EXERCISE:
Reproduce all the lines below exactly and omit the images.

Stored data entries:
───

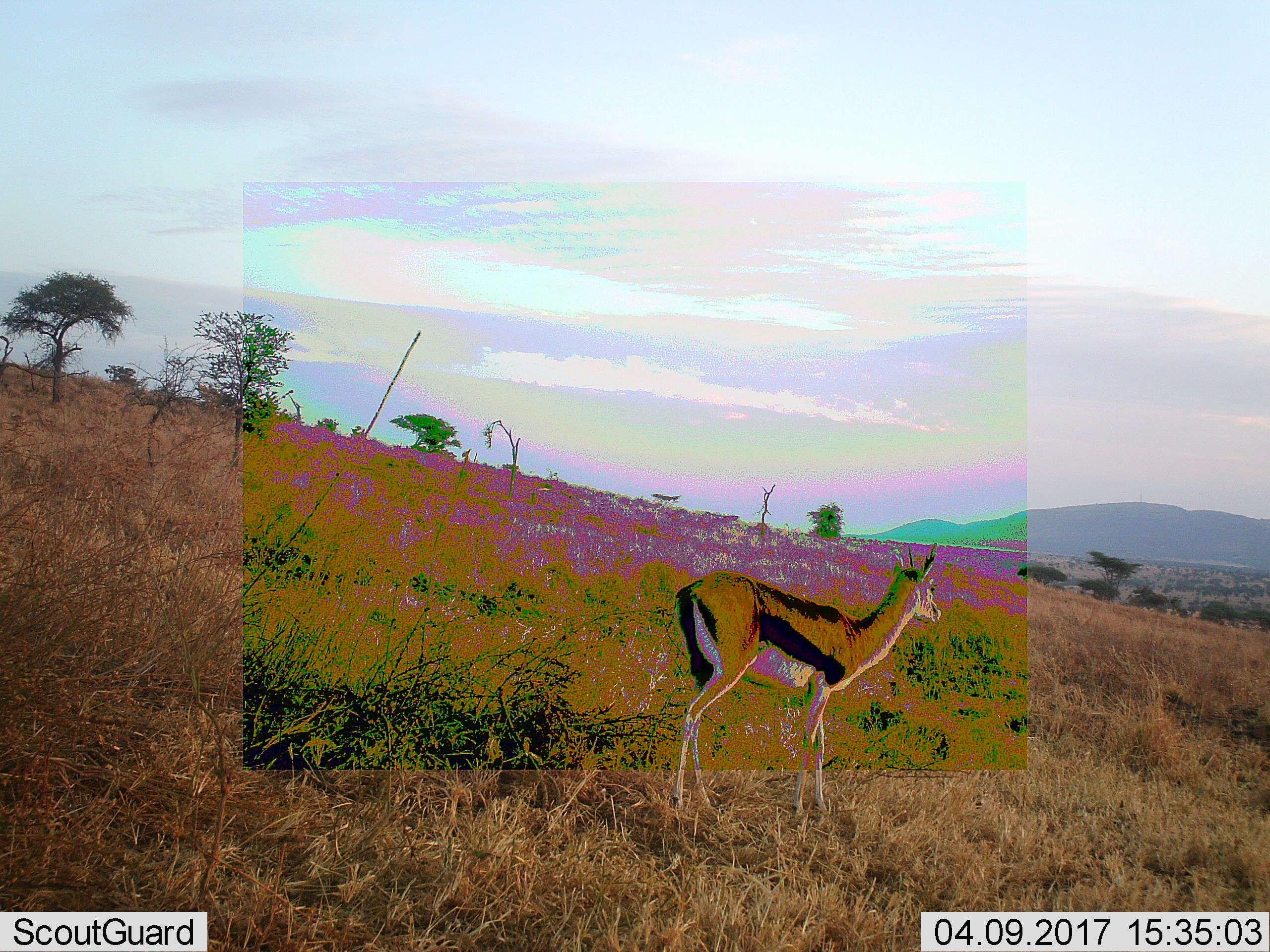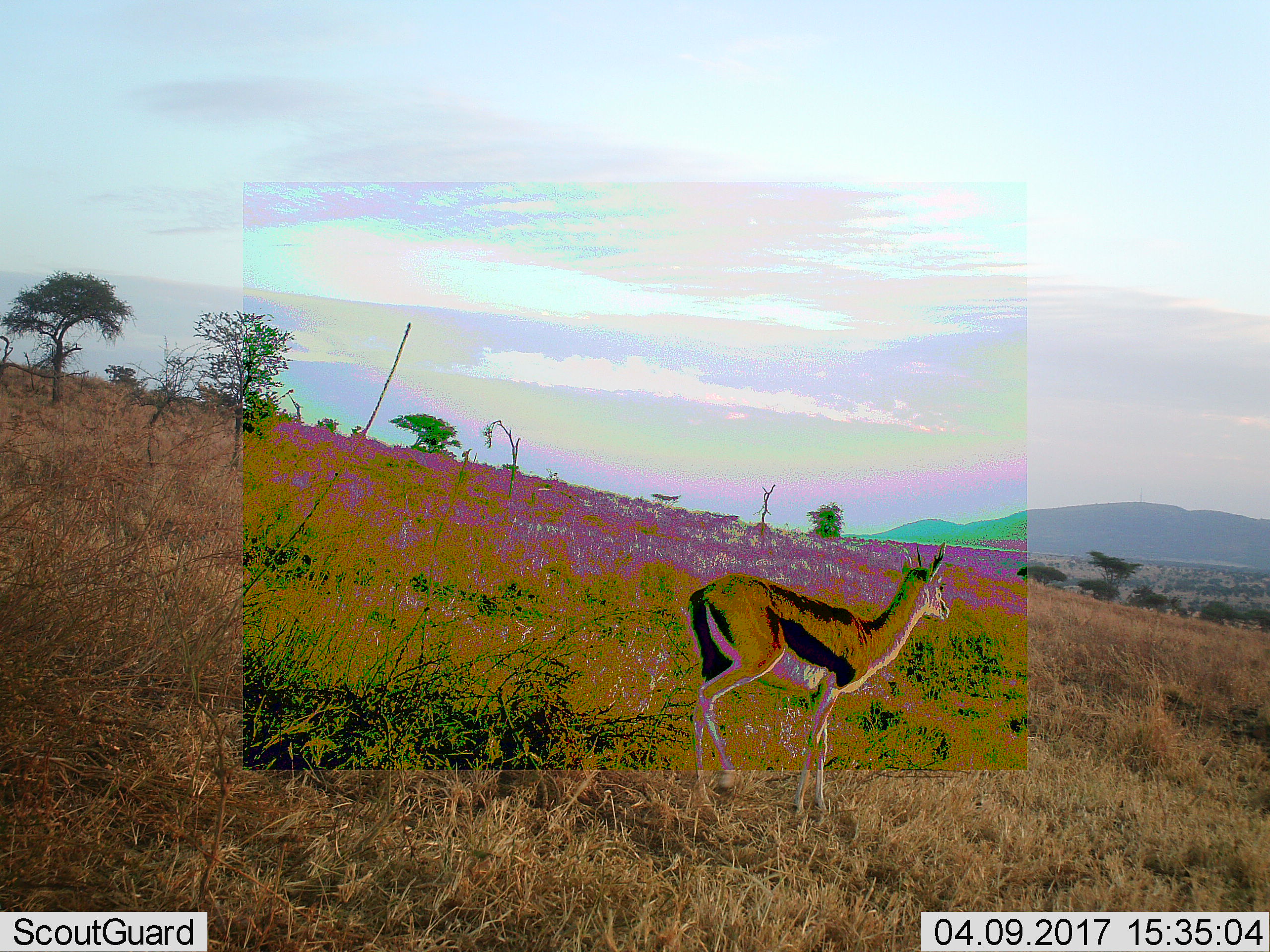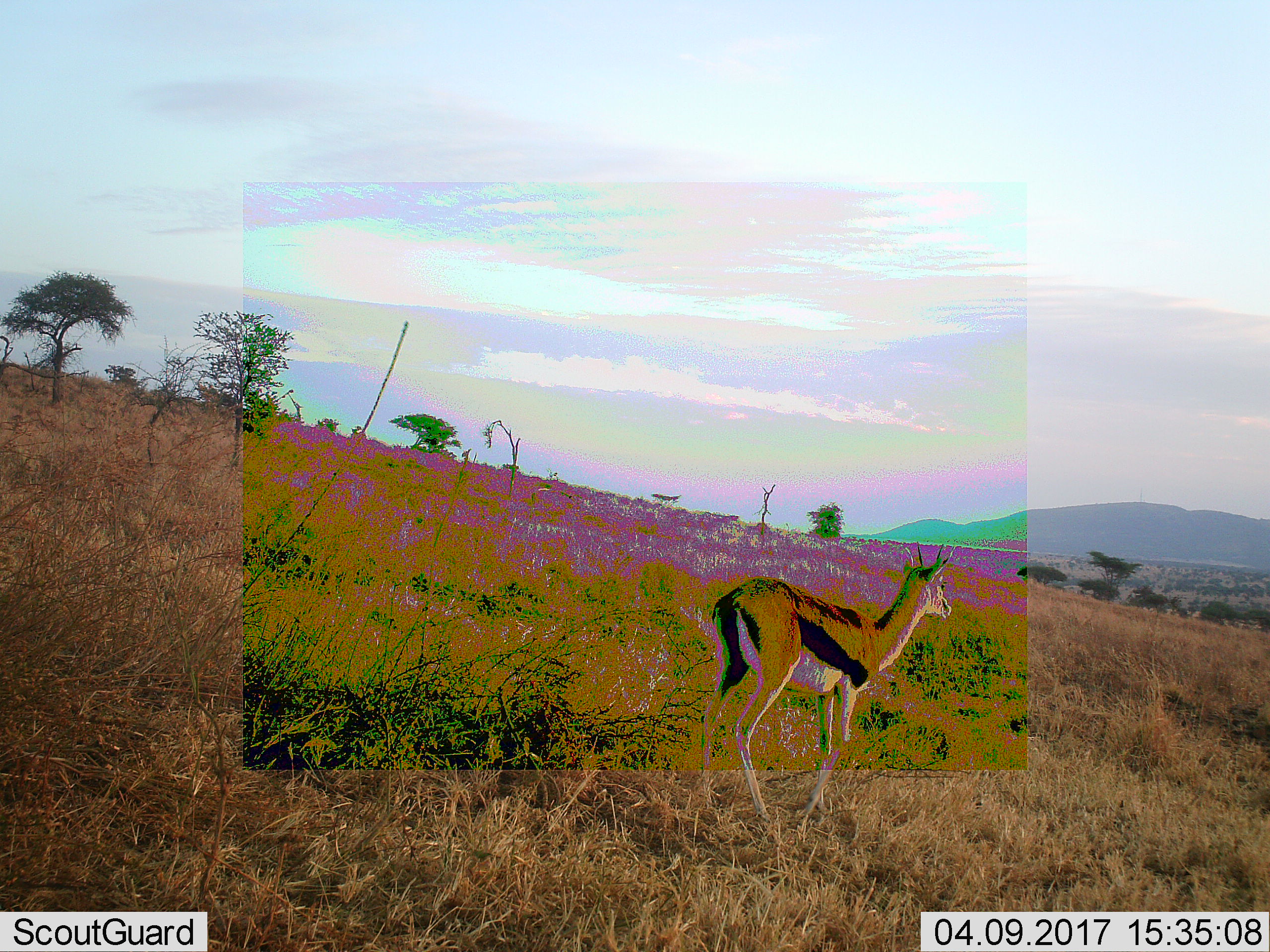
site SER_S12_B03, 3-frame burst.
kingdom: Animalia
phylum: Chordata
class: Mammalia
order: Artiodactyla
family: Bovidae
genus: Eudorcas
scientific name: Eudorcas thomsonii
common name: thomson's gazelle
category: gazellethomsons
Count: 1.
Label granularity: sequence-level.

───

EXPECTED ANSWER:
site SER_S12_B03, 3-frame burst.
kingdom: Animalia
phylum: Chordata
class: Mammalia
order: Artiodactyla
family: Bovidae
genus: Eudorcas
scientific name: Eudorcas thomsonii
common name: thomson's gazelle
category: gazellethomsons
Count: 1.
Label granularity: sequence-level.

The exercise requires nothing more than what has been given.